For every entry, output the exact wording.

=== Records provided ===

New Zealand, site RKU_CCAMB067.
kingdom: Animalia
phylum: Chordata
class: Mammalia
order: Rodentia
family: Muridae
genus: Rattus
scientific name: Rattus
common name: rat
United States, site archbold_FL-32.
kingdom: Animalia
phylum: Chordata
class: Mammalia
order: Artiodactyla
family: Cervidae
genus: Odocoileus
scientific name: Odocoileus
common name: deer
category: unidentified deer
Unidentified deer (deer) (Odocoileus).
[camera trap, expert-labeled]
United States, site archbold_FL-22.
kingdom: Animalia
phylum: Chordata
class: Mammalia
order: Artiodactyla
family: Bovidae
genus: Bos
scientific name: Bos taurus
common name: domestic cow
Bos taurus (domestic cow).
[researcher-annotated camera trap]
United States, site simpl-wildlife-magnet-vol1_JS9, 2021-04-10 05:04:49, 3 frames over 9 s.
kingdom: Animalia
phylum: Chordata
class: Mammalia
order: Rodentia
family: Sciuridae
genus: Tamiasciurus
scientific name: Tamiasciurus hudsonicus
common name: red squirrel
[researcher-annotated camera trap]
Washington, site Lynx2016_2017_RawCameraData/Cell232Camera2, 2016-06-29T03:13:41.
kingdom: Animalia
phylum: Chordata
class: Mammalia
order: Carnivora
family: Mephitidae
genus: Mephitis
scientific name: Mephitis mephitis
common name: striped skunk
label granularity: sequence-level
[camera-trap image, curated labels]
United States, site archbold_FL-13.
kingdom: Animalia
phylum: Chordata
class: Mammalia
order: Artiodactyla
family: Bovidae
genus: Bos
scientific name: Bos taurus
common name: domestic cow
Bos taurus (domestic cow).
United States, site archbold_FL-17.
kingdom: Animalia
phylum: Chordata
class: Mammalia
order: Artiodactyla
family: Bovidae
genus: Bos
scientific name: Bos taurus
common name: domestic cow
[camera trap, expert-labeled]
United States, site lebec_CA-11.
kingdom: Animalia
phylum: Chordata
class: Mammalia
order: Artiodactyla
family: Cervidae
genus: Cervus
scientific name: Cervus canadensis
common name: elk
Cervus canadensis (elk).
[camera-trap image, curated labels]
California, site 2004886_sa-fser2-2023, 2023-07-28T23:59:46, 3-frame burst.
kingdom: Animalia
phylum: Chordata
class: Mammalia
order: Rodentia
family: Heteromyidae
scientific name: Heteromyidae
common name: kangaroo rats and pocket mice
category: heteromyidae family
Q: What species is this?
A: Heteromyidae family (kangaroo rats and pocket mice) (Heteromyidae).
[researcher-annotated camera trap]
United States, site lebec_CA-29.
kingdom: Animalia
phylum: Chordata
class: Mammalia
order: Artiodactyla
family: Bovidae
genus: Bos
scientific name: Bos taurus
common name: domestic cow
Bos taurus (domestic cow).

===

## Problem solution
New Zealand, site RKU_CCAMB067.
kingdom: Animalia
phylum: Chordata
class: Mammalia
order: Rodentia
family: Muridae
genus: Rattus
scientific name: Rattus
common name: rat
United States, site archbold_FL-32.
kingdom: Animalia
phylum: Chordata
class: Mammalia
order: Artiodactyla
family: Cervidae
genus: Odocoileus
scientific name: Odocoileus
common name: deer
category: unidentified deer
Unidentified deer (deer) (Odocoileus).
[camera trap, expert-labeled]
United States, site archbold_FL-22.
kingdom: Animalia
phylum: Chordata
class: Mammalia
order: Artiodactyla
family: Bovidae
genus: Bos
scientific name: Bos taurus
common name: domestic cow
Bos taurus (domestic cow).
[researcher-annotated camera trap]
United States, site simpl-wildlife-magnet-vol1_JS9, 2021-04-10 05:04:49, 3 frames over 9 s.
kingdom: Animalia
phylum: Chordata
class: Mammalia
order: Rodentia
family: Sciuridae
genus: Tamiasciurus
scientific name: Tamiasciurus hudsonicus
common name: red squirrel
[researcher-annotated camera trap]
Washington, site Lynx2016_2017_RawCameraData/Cell232Camera2, 2016-06-29T03:13:41.
kingdom: Animalia
phylum: Chordata
class: Mammalia
order: Carnivora
family: Mephitidae
genus: Mephitis
scientific name: Mephitis mephitis
common name: striped skunk
label granularity: sequence-level
[camera-trap image, curated labels]
United States, site archbold_FL-13.
kingdom: Animalia
phylum: Chordata
class: Mammalia
order: Artiodactyla
family: Bovidae
genus: Bos
scientific name: Bos taurus
common name: domestic cow
Bos taurus (domestic cow).
United States, site archbold_FL-17.
kingdom: Animalia
phylum: Chordata
class: Mammalia
order: Artiodactyla
family: Bovidae
genus: Bos
scientific name: Bos taurus
common name: domestic cow
[camera trap, expert-labeled]
United States, site lebec_CA-11.
kingdom: Animalia
phylum: Chordata
class: Mammalia
order: Artiodactyla
family: Cervidae
genus: Cervus
scientific name: Cervus canadensis
common name: elk
Cervus canadensis (elk).
[camera-trap image, curated labels]
California, site 2004886_sa-fser2-2023, 2023-07-28T23:59:46, 3-frame burst.
kingdom: Animalia
phylum: Chordata
class: Mammalia
order: Rodentia
family: Heteromyidae
scientific name: Heteromyidae
common name: kangaroo rats and pocket mice
category: heteromyidae family
Q: What species is this?
A: Heteromyidae family (kangaroo rats and pocket mice) (Heteromyidae).
[researcher-annotated camera trap]
United States, site lebec_CA-29.
kingdom: Animalia
phylum: Chordata
class: Mammalia
order: Artiodactyla
family: Bovidae
genus: Bos
scientific name: Bos taurus
common name: domestic cow
Bos taurus (domestic cow).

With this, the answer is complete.